Quello che si consuma è il rituale antico della ribellione del figlio al padre per riuscire ad esprimere la propria personalità; Brendan e Tommy sono uniti proprio da questo istinto naturale a lottare, tra l’altro, in uno sport come le arti marziali miste dove ci sono tanti modi per vincere, anche se non sei il più forte.
Warrior affonda le sue radici cinematografiche in Rocky e rende onore a tutta quella mitologia cinematografica che ci mostra la competizione sportiva come metafora della voglia di riscatto, della ricerca di una seconda occasione, del continuo tentativo di raggiungere un successo soprattutto esistenziale. Va, però, oltre i suoi riferimenti immergendosi nell’attualità più efferata, fatta di guerra, quella in Iraq, e della crisi economica attraversata da un paese.

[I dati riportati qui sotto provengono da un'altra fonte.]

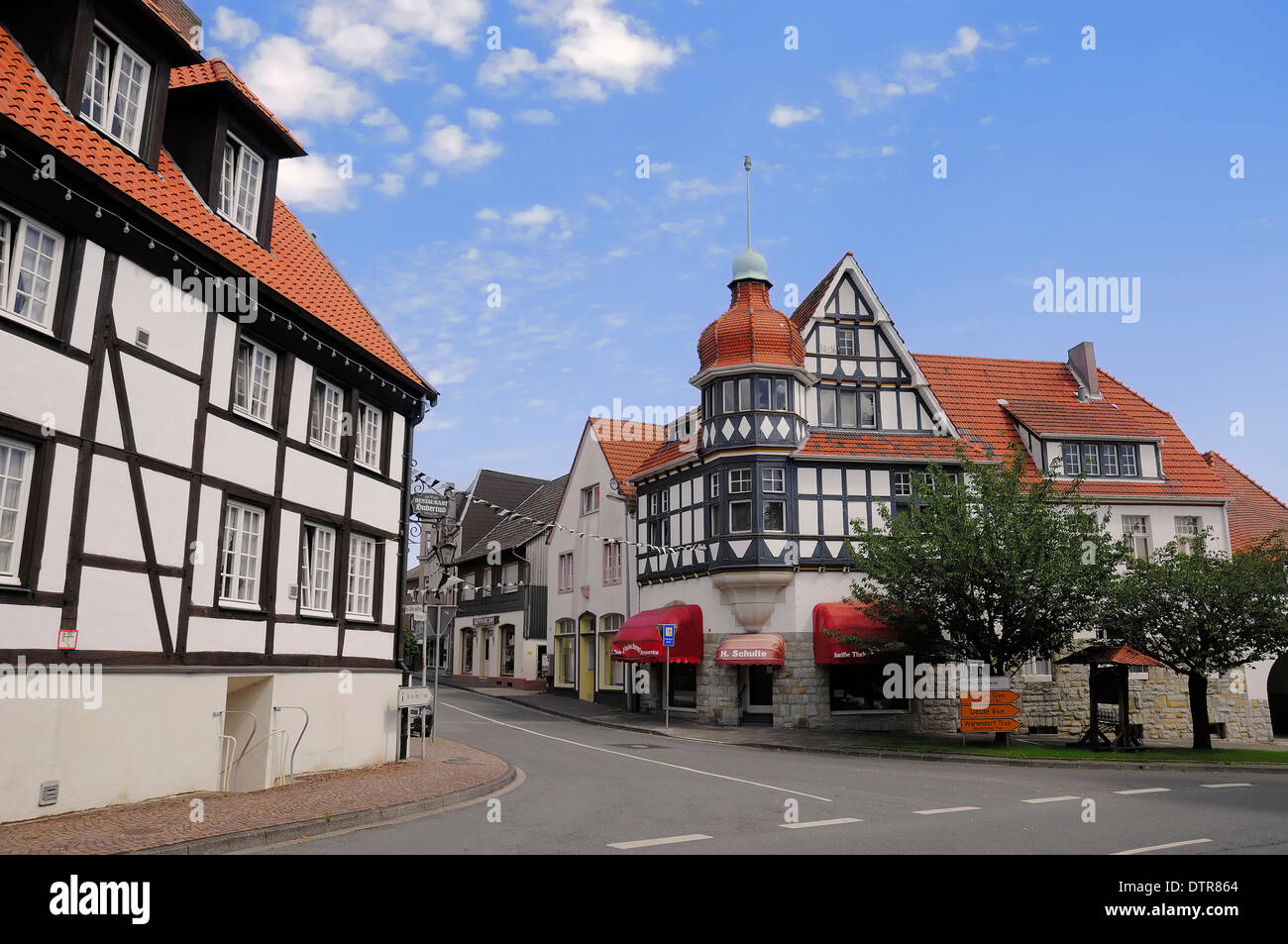 Timber-framed houses, Ennigerloh, Munsterland, North Rhine-Westphalia, Germany - Stock Image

Gavin O’Connor gioca sui nervi e sulla tensione dei corpi di tre interpreti straordinari, Joel Edgerton, Tom Hardy e Nick Nolte, facendoli diventare principale veicolo emotivo. In Warrior, tra i film più sorprendenti di quest’anno, la parola, il ‘detto’, viene giustamente sostituita dall’azione. La scena finale, trionfo brutale di colpi, sa raccontarci meglio di qualsiasi scambio di battute il conflitto familiare e la rivalsa del legame di sangue.

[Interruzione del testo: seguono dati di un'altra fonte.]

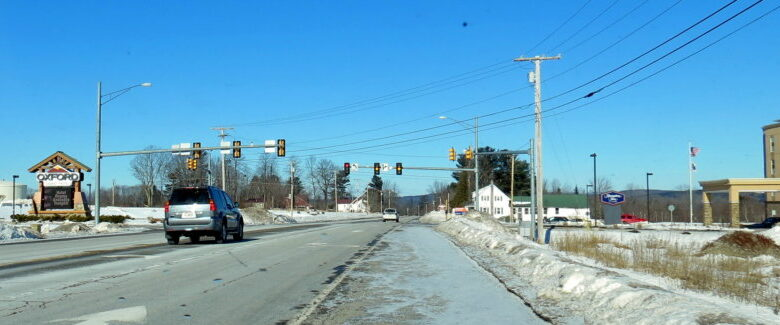 The intersection at the Oxford Casino now has a blinking yellow light and red turn signal to direct traffic.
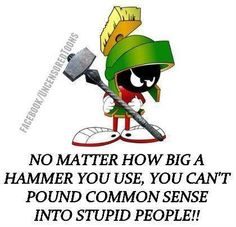 Marvin the Martian Looney Tunes Characters, Classic Cartoon Characters, Looney Tunes Cartoons, Favorite Cartoon Character, Cartoon Jokes, Classic Cartoons, Funny Cartoons, Funny Jokes, Hilarious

C’è un confine tra combattere per la famiglia, per sé stessi o per la nazione? Non a caso, Start a war di The National è la canzone che accompagna le scene iniziali del film dove si vede Tom Hardy, Tommy, che, reduce dalla guerra in Iraq, sta per intraprenderne una ancora più dura, quella con la sua famiglia.

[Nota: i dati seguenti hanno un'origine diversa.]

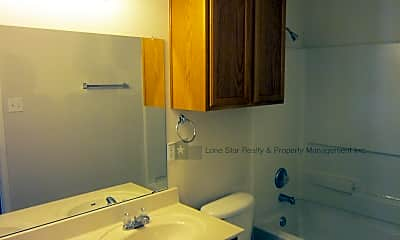 Bathroom, 705 Taurus Dr, 2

Il personale incarna il politico più di ogni altra cosa. È interessante notare che O’Connor, di origini irlandesi, sia cantore dei sentimenti del Grande Paese nordamericano. Gli stessi temi conflittuali riportati al nucleo familiare sono l’ossessione anche di un altro regista, James Gray, in questo caso di origini russe. L’inseguimento del mito americano dell’affermazione di sé viene raccontato in modo più concreto e diretto da chi porta con sé il peso di una tradizione millenaria.
O’Connor, che già aveva raccontato il dramma familiare con Pride & Glory, mette sul ring l’America, il paese dove lo spirito dell’individuo coincide con quello della nazione. E alla fine tutti i colpi si sciolgono in un abbraccio.